▸ **TEXT SEGMENT**:

The hyperplane $1+2X_1 + 3X_2 = 0$ is shown. The blue region is the set of points for which $1+2X_1+3X_2 > 0$, and the purple region is the set of points for which $1 + 2X_1 + 3X_2 <0$.

The concept of the hyperplane in the two dimensions can easily be generalized to the $p$ dimensions by adding $\beta_p$ and $X_p$.

9.1.2 Classification Using a Separating Hyperplane

We will now see a new approach that is based upon the concept of a separating hyperplane.

Suppose that we label the observations from the blue class as $y_i = 1$ and the those from the purple class as $y_i = -1$. Then a separating hyperplane has the property that

$$ \beta_0 + \beta_1 x_{i1} + \beta_2 x_{i2} + \cdots + \beta_p x_{ip} > 0 \quad if \; y_i=1 $$

$$ \beta_0 + \beta_1 x_{i1} + \beta_2 x_{i2} + \cdots + \beta_p x_{ip} < 0 \quad if \; y_i=-1 $$

Equivalently, a separating hyperplane has the property that

$$ y_i ( \beta_0 + \beta_1 x_{i1} + \beta_2 x_{i2} + \cdots + \beta_p x_{ip} ) > 0 \tag{9.8} $$

for all $i = 1, \cdots, n$.

We can also make use of the magnitude of the separating hyperplane - $f(x_i) = \beta_0 + \beta_1 x_{i1} + \beta_2 x_{i2} + \cdots + \beta_p x_{ip}$. If $f(x_i)$ is large, then this means thta $x_i$ lies far from the hyperplane, and so we can be confident about our class assignment for $x_i$. On the other hand, if $f(x_i)$ is close to zero, then $x_i$ is located near the hyperplane, and so we are less certain about the class assignement for $x_i$.

▸ **TASK 1**: Extract each line of the rows that contains the string "tray".
These rows are unrelated to the hyperplane text.

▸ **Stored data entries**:
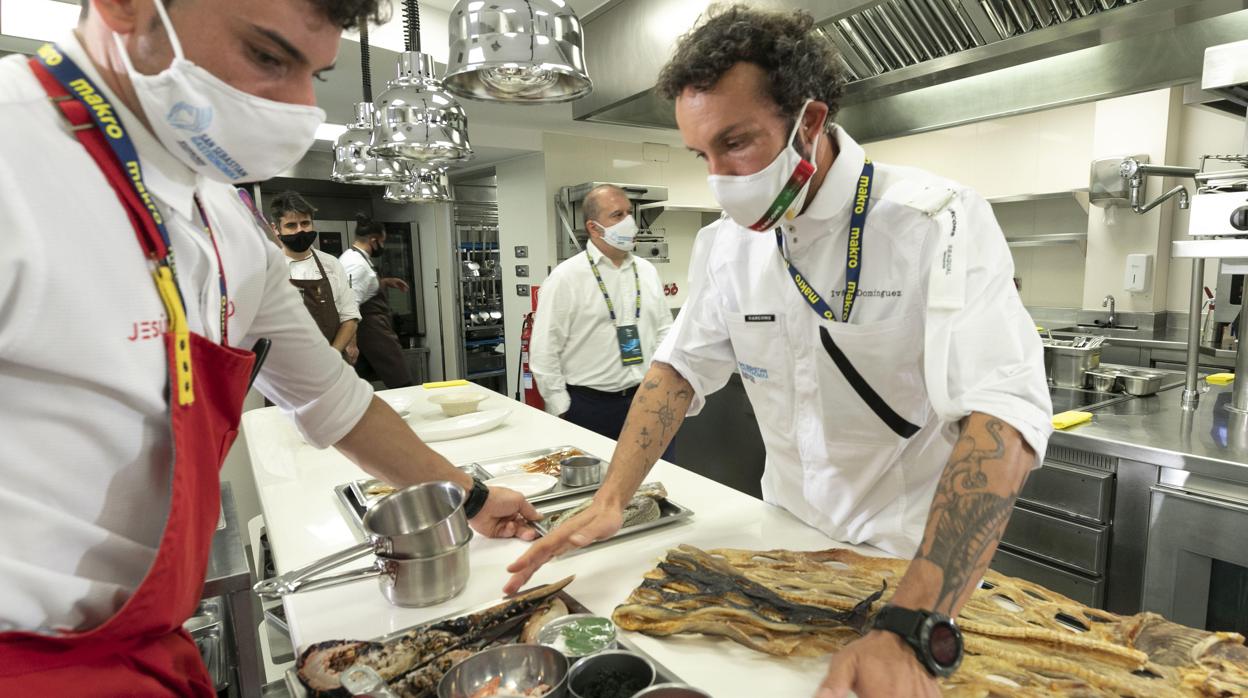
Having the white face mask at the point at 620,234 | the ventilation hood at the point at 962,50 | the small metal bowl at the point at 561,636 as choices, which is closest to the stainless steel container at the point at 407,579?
the small metal bowl at the point at 561,636

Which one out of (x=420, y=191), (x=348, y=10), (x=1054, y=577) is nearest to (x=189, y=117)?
(x=348, y=10)

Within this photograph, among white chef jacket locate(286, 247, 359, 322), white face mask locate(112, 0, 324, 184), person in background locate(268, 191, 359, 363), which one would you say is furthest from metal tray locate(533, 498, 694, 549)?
white chef jacket locate(286, 247, 359, 322)

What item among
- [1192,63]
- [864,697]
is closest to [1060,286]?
[1192,63]

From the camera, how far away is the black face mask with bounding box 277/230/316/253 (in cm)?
429

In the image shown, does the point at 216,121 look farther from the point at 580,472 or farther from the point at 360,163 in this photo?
the point at 360,163

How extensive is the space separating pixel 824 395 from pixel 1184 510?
1.44 metres

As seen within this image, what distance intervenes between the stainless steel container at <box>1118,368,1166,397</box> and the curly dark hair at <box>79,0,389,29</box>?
3.15 m

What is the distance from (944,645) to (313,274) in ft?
14.7

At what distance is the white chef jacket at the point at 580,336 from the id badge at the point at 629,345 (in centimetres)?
2

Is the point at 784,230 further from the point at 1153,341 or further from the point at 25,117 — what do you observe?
the point at 1153,341

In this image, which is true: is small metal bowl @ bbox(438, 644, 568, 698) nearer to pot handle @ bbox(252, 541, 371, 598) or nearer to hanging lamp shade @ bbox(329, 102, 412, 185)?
pot handle @ bbox(252, 541, 371, 598)

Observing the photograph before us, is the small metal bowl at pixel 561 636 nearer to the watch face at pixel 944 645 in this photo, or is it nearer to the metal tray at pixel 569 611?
the metal tray at pixel 569 611

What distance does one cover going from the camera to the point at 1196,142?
14.2ft

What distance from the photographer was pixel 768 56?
1.22 meters
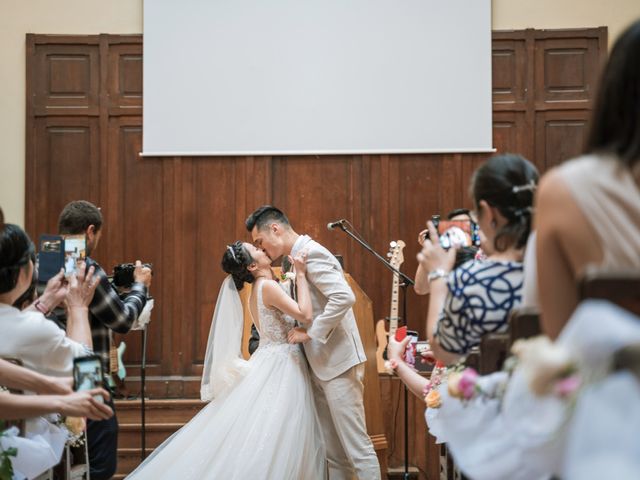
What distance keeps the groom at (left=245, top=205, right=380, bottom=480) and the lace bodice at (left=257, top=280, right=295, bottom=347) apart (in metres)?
0.12

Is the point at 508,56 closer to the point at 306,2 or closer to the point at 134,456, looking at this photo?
the point at 306,2

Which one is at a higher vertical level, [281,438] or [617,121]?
[617,121]

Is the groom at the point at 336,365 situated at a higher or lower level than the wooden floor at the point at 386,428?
Result: higher

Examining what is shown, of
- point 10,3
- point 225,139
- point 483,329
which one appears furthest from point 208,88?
point 483,329

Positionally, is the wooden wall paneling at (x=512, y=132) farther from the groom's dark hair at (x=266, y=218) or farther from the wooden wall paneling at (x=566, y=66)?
the groom's dark hair at (x=266, y=218)

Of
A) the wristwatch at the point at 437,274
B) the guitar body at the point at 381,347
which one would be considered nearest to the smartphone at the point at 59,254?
the wristwatch at the point at 437,274

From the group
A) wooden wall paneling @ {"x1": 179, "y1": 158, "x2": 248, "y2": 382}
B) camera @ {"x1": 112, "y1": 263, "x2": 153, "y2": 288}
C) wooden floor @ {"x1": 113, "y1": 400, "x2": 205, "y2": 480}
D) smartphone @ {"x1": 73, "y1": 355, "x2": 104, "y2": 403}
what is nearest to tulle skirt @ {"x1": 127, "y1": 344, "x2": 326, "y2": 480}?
camera @ {"x1": 112, "y1": 263, "x2": 153, "y2": 288}

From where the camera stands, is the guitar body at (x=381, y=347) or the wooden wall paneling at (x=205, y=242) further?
the wooden wall paneling at (x=205, y=242)

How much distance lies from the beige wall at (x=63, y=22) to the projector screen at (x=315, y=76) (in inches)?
13.2

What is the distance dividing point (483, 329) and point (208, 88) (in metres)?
5.60

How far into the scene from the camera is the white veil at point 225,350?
16.3ft

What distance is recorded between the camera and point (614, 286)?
53.0 inches

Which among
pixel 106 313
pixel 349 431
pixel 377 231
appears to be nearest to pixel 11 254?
pixel 106 313

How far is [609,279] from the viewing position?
4.41ft
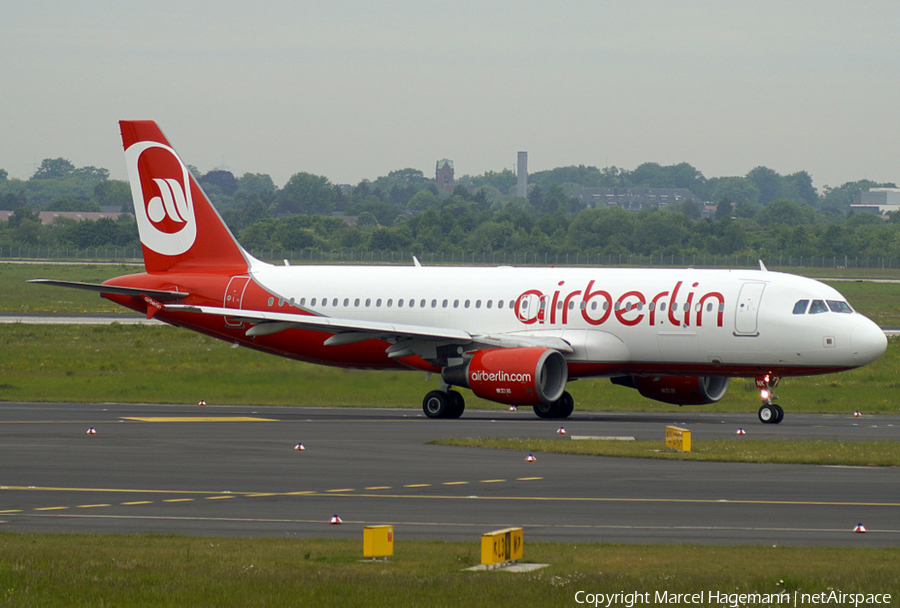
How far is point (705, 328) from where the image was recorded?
39250 mm

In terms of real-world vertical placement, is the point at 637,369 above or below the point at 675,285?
below

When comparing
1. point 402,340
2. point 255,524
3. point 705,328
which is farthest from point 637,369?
point 255,524

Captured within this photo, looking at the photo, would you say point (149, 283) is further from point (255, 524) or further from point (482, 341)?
point (255, 524)

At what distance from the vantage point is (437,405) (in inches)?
1618

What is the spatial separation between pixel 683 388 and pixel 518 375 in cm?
631

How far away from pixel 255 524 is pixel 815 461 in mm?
13651

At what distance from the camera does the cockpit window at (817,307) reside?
38969mm

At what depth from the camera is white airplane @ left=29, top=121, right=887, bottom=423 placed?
38.9m

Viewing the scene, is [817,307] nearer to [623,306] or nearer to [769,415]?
[769,415]

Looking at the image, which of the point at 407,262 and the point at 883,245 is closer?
the point at 407,262

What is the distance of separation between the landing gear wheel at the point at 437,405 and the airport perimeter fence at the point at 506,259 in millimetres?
108092

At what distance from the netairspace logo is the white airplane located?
23.4m

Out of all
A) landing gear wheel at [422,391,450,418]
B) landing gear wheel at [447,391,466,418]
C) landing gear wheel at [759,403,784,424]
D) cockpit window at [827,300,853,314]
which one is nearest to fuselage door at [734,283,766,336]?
cockpit window at [827,300,853,314]

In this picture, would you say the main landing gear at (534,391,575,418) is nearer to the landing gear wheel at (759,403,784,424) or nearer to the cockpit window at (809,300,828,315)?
the landing gear wheel at (759,403,784,424)
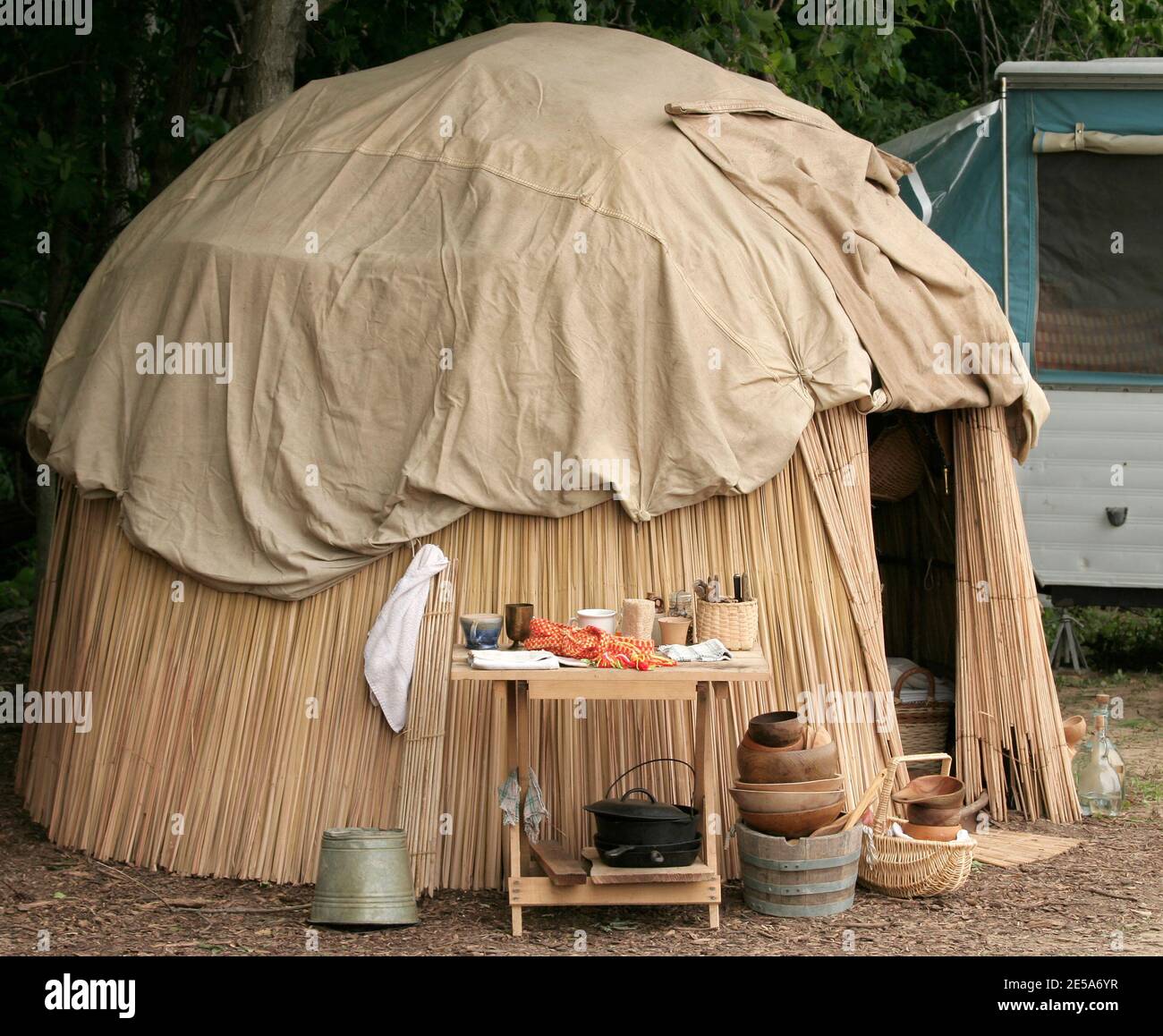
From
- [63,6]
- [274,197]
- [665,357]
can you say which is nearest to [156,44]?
[63,6]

▸ **TASK 2**: Quote the hyperplane text beginning at the words that contain "Equivalently, a separating", and stop after "1, \cdots, n$.".

▸ **EXERCISE ANSWER 1**:
Within this photograph, among white chef jacket locate(286, 247, 359, 322), white face mask locate(112, 0, 324, 184), person in background locate(268, 191, 359, 363), which one would you say is furthest from metal tray locate(533, 498, 694, 549)?
Observing the photograph before us, is the small metal bowl at pixel 561 636 nearer to the watch face at pixel 944 645 in this photo, or is it nearer to the metal tray at pixel 569 611?
the metal tray at pixel 569 611

▸ **EXERCISE ANSWER 2**:
Equivalently, a separating hyperplane has the property that

$$ y_i ( \beta_0 + \beta_1 x_{i1} + \beta_2 x_{i2} + \cdots + \beta_p x_{ip} ) > 0 \tag{9.8} $$

for all $i = 1, \cdots, n$.